Results: Transforming Moderation with AI & UX Enhancements
How the design impacted users & the business
For Comment Managers:
Reduced time spent per comment by eliminating unnecessary page refreshes.
Improved navigation clarity with better labeling and filtering.
Enabled faster approvals & rejections with AI-assisted moderation.
For the Business:
Increased engagement by ensuring more timely comment approvals.
Enhanced advertiser confidence with better comment quality control.
Boosted moderator productivity, allowing teams to handle more comments in less time.
Final Thoughts & Next Steps
Building Commod was all about simplifying moderation workflows while ensuring scalability for high-traffic events. By leveraging user research, AI integration, and UX best practices, the new system makes comment moderation faster, smarter, and more intuitive.
Next Steps:
Gather post-launch user feedback to refine the system further.

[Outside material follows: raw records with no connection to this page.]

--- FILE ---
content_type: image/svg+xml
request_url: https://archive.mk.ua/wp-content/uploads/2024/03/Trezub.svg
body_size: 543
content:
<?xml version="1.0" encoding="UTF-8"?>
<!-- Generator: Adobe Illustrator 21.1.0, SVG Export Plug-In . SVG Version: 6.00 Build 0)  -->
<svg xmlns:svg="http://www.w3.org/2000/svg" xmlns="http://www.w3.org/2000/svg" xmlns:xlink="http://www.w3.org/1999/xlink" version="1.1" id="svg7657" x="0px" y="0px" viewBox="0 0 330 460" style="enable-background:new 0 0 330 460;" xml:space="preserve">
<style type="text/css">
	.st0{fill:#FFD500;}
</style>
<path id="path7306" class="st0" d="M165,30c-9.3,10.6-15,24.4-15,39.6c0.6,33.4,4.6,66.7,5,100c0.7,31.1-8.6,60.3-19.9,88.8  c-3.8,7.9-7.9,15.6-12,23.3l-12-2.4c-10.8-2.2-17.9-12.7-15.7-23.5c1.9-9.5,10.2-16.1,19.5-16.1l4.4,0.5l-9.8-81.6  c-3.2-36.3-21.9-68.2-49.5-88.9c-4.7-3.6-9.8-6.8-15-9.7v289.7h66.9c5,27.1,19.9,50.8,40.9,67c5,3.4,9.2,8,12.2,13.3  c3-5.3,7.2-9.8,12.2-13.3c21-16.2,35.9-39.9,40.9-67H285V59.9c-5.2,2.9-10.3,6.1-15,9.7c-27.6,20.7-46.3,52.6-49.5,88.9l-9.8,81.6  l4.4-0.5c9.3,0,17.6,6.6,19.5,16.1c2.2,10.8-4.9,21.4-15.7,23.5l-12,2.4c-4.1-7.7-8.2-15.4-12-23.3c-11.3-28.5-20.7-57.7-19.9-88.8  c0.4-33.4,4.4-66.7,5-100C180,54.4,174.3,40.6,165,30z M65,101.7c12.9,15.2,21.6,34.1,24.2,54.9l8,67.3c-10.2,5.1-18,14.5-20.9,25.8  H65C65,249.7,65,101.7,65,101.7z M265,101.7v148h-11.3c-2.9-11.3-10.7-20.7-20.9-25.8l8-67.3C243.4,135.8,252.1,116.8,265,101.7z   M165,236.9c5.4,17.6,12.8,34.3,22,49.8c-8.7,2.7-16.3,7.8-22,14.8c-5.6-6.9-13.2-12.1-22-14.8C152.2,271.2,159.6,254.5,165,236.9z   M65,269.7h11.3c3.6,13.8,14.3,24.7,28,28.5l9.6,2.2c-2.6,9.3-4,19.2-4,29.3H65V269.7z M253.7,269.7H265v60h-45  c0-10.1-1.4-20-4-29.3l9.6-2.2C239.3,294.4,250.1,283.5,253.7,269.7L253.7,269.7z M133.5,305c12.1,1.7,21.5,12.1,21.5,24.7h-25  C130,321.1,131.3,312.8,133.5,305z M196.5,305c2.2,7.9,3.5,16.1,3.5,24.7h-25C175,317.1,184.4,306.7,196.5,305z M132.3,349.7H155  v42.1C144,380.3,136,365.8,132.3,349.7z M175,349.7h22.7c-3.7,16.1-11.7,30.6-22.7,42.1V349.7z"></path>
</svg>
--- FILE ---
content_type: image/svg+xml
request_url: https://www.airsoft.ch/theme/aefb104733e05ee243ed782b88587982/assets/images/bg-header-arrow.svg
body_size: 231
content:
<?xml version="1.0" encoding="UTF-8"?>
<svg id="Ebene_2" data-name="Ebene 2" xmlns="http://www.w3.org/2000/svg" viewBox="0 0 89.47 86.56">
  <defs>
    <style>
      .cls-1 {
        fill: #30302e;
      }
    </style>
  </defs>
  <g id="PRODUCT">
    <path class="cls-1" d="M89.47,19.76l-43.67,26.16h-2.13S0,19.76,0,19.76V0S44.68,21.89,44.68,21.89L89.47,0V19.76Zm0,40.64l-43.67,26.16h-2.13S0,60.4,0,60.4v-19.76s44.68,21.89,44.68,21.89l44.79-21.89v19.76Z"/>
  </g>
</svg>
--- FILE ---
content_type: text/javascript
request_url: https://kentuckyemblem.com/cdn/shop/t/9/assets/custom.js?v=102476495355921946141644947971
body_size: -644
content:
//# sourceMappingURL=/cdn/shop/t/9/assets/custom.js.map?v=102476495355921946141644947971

Continue improving AI accuracy for better comment filtering.
Explore mobile optimization to enable moderation on the go.
Conclusion: Designing for Efficiency & Engagement
Commod showcases how UX-driven decision-making can transform a complex system into an intuitive, high-performing tool. Through research, planning, and design iteration, we ensured that the final product not only enhances user efficiency but also aligns with business goals to increase engagement and revenue.